*Written exercise a*
From the rows below, extract everything from the line containing "Approximate object centers, in" down to the line containing "y=700), (x=523, y=781).", including both of those lines, and reproduce them verbatim.
* START Extract to read *
Expression of a Complex Number in Polar Form

By using the Trigonometric ratios \cos{\theta}=\frac{x}{r} and \sin{\theta}=\frac{y}{r} we can express any Complex number z=x+iy in Polar form. We can do this by rearranging the equations for cosine and sine by saying x=r\cos{\theta} and y=r\sin{\theta} and then state a Complex number as

z=x+iy=r\cos{\theta}+ir\sin{\theta}

with r=|z|=\sqrt{x^{2}+y^{2}} the modulus or the distance from the origin to the point z=(x,y)

and \theta=arg(z)=tan^{-1}\frac{y}{x} the argument or the directed angle to the vector representing z as measured counterclockwise from the positive x-axis.

Example

z=\sqrt{3}+i and r=|z|=\sqrt{(\sqrt{3})^{2}+(1)^{2}}=\sqrt{3+1}=\sqrt{4}=2

\theta has \cos{\theta}=\frac{\sqrt{3}}{2} and \sin{\theta}=\frac{1}{2}

both x>0 and y>0, so the angle is in Quadrant I and arg(z)=\tan^{-1}(\frac{1}{\sqrt{3}})=\frac{\pi}{6}

then

z=2\cos{\frac{\pi}{6}}+2i\sin{\frac{\pi}{6}}=2(\cos{\frac{\pi}{6}}+i\sin{\frac{\pi}{6}})
* END Extract to read *
* START Given records *
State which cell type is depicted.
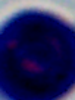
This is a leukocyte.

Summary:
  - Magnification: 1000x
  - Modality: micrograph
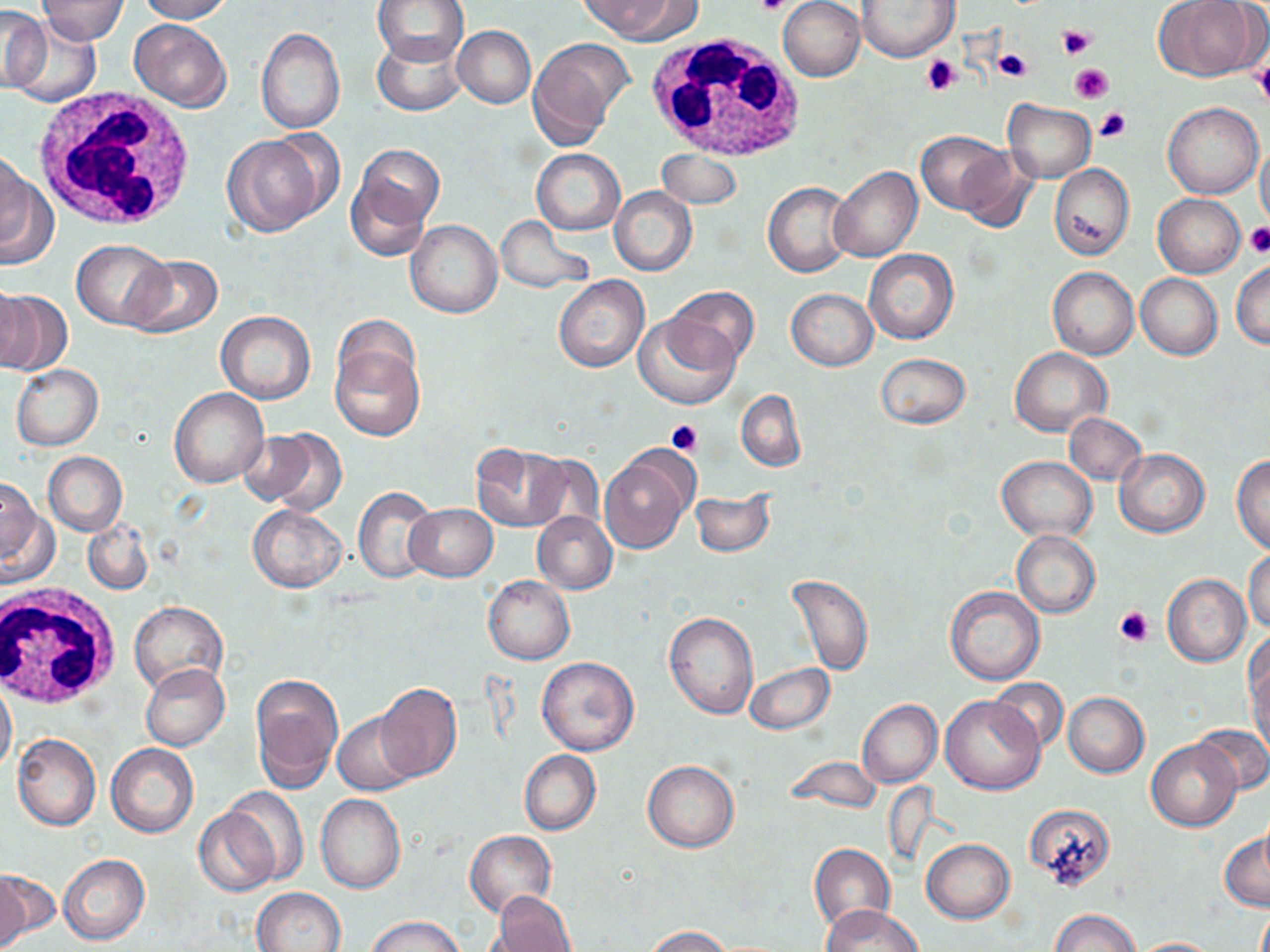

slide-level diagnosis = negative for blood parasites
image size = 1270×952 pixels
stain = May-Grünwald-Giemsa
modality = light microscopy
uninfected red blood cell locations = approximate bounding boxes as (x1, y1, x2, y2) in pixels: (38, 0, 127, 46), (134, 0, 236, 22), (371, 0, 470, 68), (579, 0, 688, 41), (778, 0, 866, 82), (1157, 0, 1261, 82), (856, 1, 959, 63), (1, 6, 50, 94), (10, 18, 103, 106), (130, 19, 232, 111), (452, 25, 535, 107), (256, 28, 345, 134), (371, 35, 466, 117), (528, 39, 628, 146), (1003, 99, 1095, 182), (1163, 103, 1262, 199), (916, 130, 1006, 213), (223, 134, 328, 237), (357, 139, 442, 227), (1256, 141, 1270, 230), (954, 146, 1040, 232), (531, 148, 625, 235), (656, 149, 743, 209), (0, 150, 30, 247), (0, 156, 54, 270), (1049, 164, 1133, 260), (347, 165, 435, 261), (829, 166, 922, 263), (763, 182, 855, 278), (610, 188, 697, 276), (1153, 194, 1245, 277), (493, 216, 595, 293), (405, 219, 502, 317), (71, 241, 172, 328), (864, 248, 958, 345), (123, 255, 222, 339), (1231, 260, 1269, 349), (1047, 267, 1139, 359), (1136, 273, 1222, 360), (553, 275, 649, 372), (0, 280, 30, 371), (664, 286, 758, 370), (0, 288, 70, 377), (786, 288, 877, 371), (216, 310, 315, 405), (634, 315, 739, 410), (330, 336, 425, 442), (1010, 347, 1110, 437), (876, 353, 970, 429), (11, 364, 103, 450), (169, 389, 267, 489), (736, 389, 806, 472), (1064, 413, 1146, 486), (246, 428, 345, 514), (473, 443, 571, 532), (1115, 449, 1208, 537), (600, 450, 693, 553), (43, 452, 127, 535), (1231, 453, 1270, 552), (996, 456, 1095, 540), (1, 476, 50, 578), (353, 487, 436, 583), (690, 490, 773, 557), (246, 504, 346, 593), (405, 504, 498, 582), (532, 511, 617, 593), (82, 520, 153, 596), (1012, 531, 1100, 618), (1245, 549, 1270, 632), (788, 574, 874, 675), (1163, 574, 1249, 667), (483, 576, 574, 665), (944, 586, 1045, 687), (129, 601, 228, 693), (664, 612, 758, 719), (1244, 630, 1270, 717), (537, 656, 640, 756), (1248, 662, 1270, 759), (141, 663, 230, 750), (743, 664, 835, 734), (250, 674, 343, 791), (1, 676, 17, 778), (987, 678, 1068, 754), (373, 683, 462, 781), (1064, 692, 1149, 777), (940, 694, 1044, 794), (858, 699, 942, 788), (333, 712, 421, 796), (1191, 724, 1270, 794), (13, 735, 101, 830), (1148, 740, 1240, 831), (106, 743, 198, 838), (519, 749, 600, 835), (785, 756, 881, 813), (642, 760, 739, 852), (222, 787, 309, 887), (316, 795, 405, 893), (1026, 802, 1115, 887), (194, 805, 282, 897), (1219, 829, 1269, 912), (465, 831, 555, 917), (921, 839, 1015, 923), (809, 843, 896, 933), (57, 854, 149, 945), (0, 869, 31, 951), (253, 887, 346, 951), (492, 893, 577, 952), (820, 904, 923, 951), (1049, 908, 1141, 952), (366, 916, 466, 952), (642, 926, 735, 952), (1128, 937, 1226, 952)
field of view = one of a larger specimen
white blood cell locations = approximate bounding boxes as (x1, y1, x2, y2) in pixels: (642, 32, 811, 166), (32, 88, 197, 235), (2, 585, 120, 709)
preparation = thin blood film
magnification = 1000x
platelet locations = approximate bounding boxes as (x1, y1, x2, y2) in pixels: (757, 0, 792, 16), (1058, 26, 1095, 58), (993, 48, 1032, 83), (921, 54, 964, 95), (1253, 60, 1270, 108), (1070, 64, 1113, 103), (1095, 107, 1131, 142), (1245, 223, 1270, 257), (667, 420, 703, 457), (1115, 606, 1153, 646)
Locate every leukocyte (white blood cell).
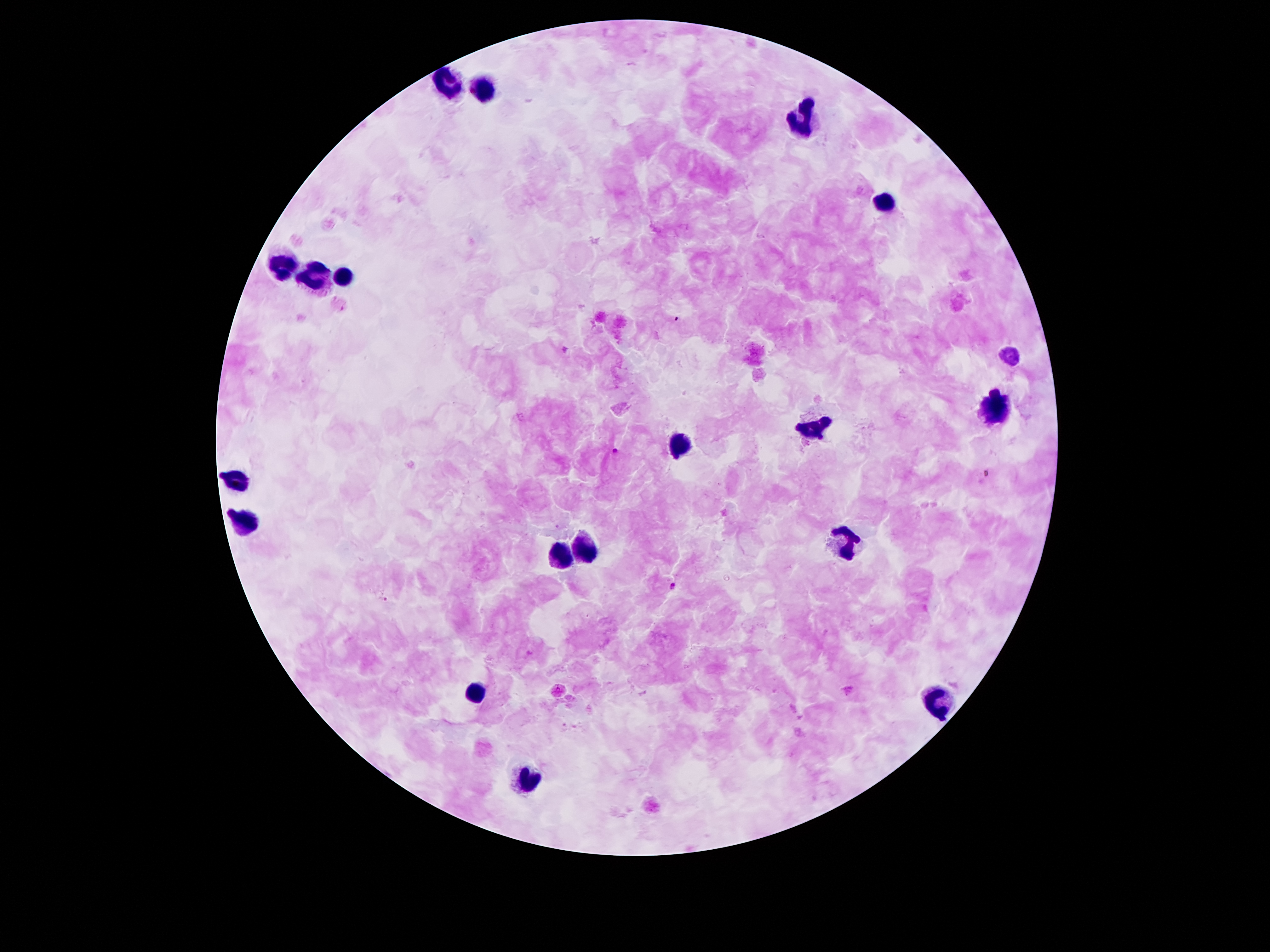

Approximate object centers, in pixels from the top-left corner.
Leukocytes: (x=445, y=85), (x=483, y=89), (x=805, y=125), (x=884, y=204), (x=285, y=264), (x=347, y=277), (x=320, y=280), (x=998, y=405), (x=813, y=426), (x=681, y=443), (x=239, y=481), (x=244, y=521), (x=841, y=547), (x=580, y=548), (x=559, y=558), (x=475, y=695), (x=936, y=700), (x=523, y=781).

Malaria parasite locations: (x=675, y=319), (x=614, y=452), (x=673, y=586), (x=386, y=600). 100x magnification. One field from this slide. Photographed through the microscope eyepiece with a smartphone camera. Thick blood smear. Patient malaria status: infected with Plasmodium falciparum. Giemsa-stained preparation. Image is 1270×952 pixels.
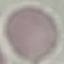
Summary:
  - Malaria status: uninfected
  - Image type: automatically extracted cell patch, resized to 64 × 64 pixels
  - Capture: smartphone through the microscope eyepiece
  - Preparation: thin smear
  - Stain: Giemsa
* END Given records *
*Written exercise b*
In the worked example of the text on the polar form of a complex number, which quadrant is the angle for z=\sqrt{3}+i in?

*Full answer a*
Approximate object centers, in pixels from the top-left corner.
Leukocytes: (x=445, y=85), (x=483, y=89), (x=805, y=125), (x=884, y=204), (x=285, y=264), (x=347, y=277), (x=320, y=280), (x=998, y=405), (x=813, y=426), (x=681, y=443), (x=239, y=481), (x=244, y=521), (x=841, y=547), (x=580, y=548), (x=559, y=558), (x=475, y=695), (x=936, y=700), (x=523, y=781).

*Full answer b*
Quadrant I, because both x>0 and y>0.